Session: Beyond Manual Tuning: How RL Agents Learned to Optimize Apache Spark
Apache Spark's performance depends heavily on configuration parameters like shuffle partitions, memory allocation, and parallelism settings. Data engineering teams typically rely on static defaults (which rarely match workload reality) or time-consuming manual tuning that doesn't adapt as data patterns evolve. A configuration optimized for small daily reports fails catastrophically on massive end-of-month aggregations—yet tuning each workload variant manually is unsustainable as organizations process increasingly diverse datasets.
This talk demonstrates how reinforcement learning transforms Spark configuration from a manual bottleneck into an autonomous, adaptive system. We built a Q-learning agent that observes dataset characteristics (size, cardinality, skew), experiments with different configurations, measures performance, and learns optimal settings for varying workload patterns—developing expertise comparable to experienced engineers but with perfect memory and systematic exploration.

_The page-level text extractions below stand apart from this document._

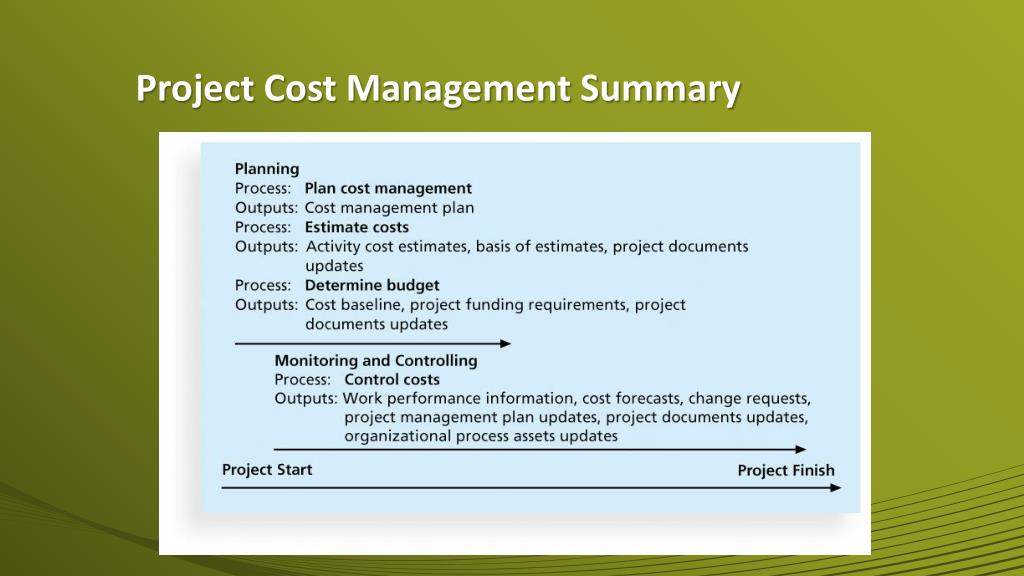 Project Cost Management Summary

Planning
Process: Plan cost management
Outputs: Cost management plan
Process: Estimate costs
Outputs: Activity cost estimates, basis of estimates, project documents updates
Process: Determine budget
Outputs: Cost baseline, project funding requirements, project documents updates

Monitoring and Controlling
Process: Control costs
Outputs: Work performance information, cost forecasts, change requests, project management plan updates, project documents updates, organizational process assets updates

Project Start
Project Finish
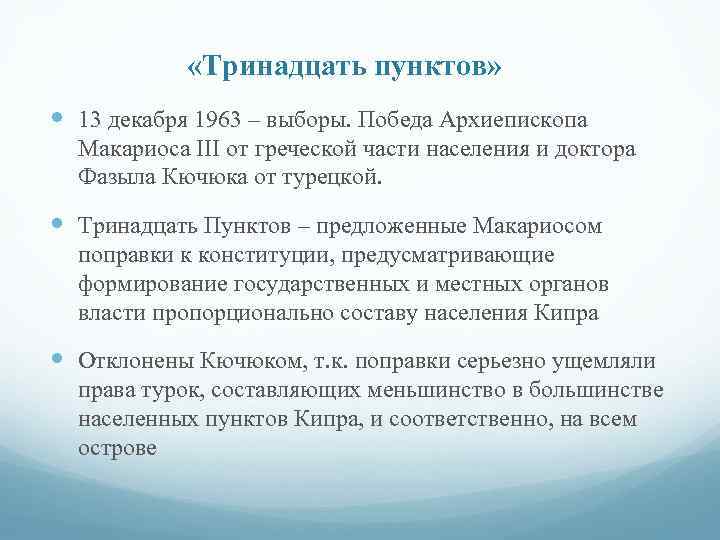 «Тринадцать пунктов»

13 декабря 1963 – выборы. Победа Архиепископа Макариоса III от греческой части населения и доктора Фазыла Кючюка от турецкой.

Тринадцать Пунктов – предложенные Макариосом поправки к конституции, предусматривающие формирование государственных и местных органов власти пропорционально составу населения Кипра

Отклонены Кючюком, т.к. поправки серьезно ущемляли права турок, составляющих меньшинство в большинстве населенных пунктов Кипра, и соответственно, на всем острове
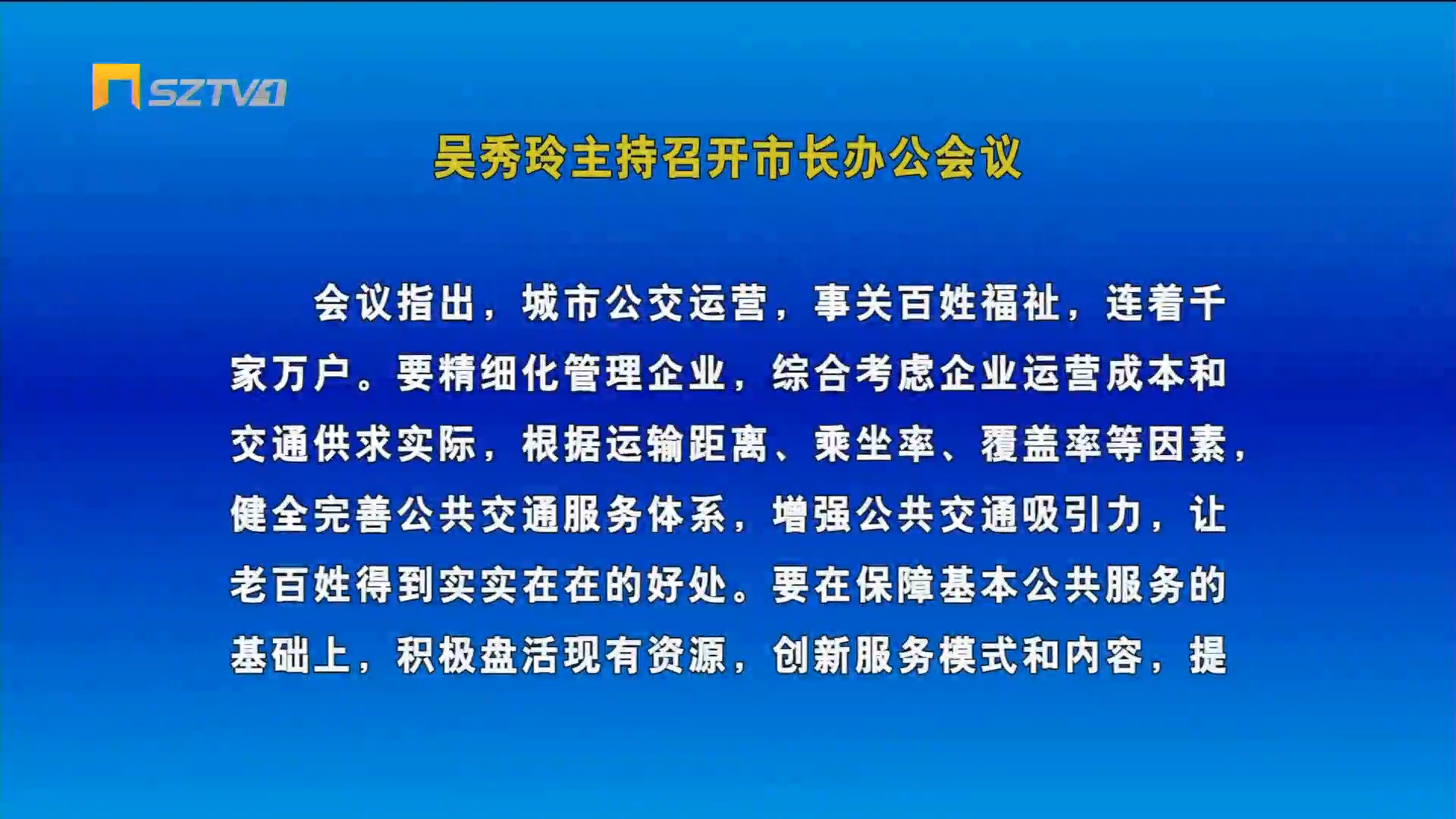 SZTV1

吴秀玲主持召开市长办公会议

会议指出，城市公交运营，事关百姓福祉，连着千家万户。要精细化管理企业，综合考虑企业运营成本和交通供求实际，根据运输距离、乘坐率、覆盖率等因素，健全完善公共交通服务体系，增强公共交通吸引力，让老百姓得到实实在在的好处。要在保障基本公共服务的基础上，积极盘活现有资源，创新服务模式和内容，提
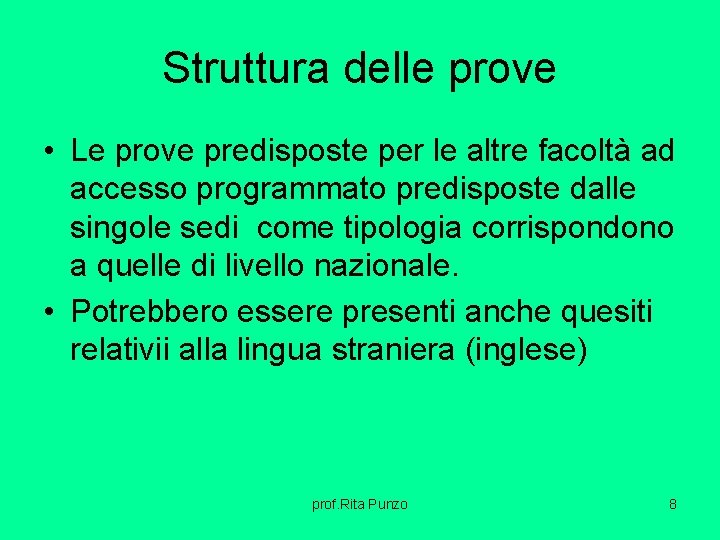 Struttura delle prove

• Le prove predisposte per le altre facoltà ad accesso programmato predisposte dalle singole sedi come tipologia corrispondono a quelle di livello nazionale.

• Potrebbero essere presenti anche quesiti relativii alla lingua straniera (inglese)

prof.Rita Punzo

8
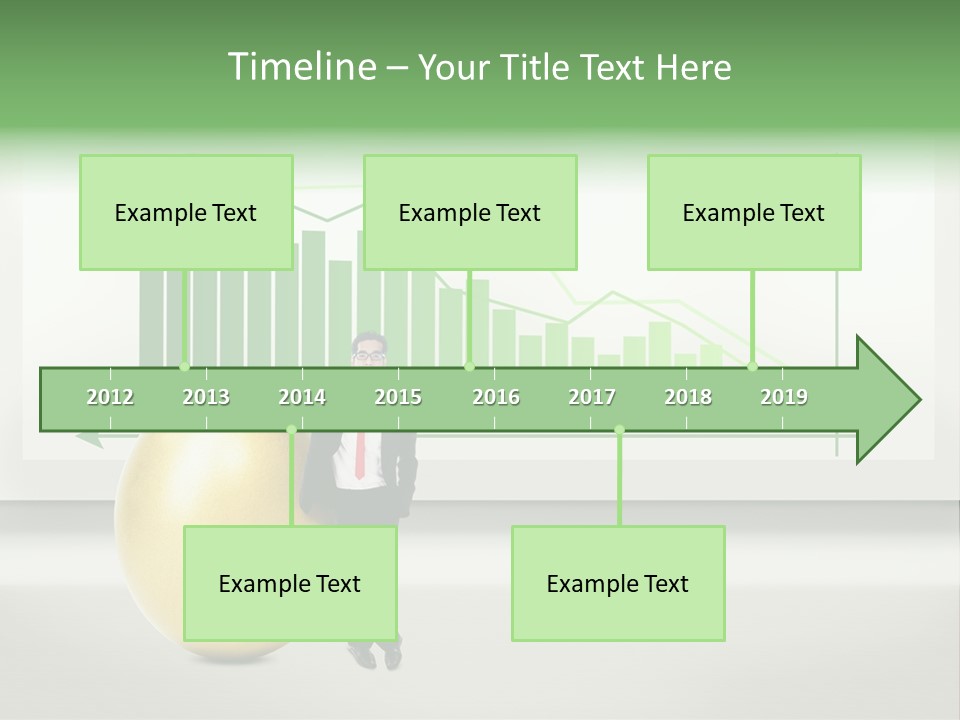 Timeline – Your Title Text Here

Example Text

Example Text

Example Text

2012 2013 2014 2015 2016 2017 2018 2019

Example Text

Example Text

Through comparative experiments, we show that combining our RL agent with Spark's Adaptive Query Execution (AQE) delivers 46-68% performance improvements over AQE alone. The RL agent provides pre-execution intelligence by selecting optimal initial configurations, while AQE handles runtime adaptations—addressing complementary optimization opportunities.
We then extend this to Multi-Agent Reinforcement Learning (MARL), where specialized agents independently optimize different domains: partitions, memory allocation, CPU cores, and caching strategies. Each agent becomes an expert in its area while collectively achieving comprehensive workload optimization, demonstrating a practical path toward intelligent, self-tuning big data infrastructure.
Key Takeaways:
1.How Q-learning agents learn from job execution feedback to build configuration policies
2. Why hybrid RL+AQE optimization outperforms either approach alone
3. Multi-agent architecture for scaling autonomous optimization across all Spark parameters
4. Practical deployment strategies for production environments
Bio
Hina is a technical leader with extensive experience in designing and developing scalable, high-performance applications. She holds a Master’s degree in Information Systems and a Bachelor’s degree in Computer Science Engineering. Over the years, she has demonstrated her technical expertise through impactful roles at Cisco Systems, VMware, and CloudHealth Technologies, excelling in areas such as cloud-based microservices, big data platforms, and SaaS solution development.In recognition of her leadership and technical impact, Hina was named the 2025 Women in Tech – Software Engineering Leader of the Year. Beyond her industry contributions, she is passionate about giving back to the community by mentoring students and delivering guest lectures at universities, inspiring the next generation of technology professionals.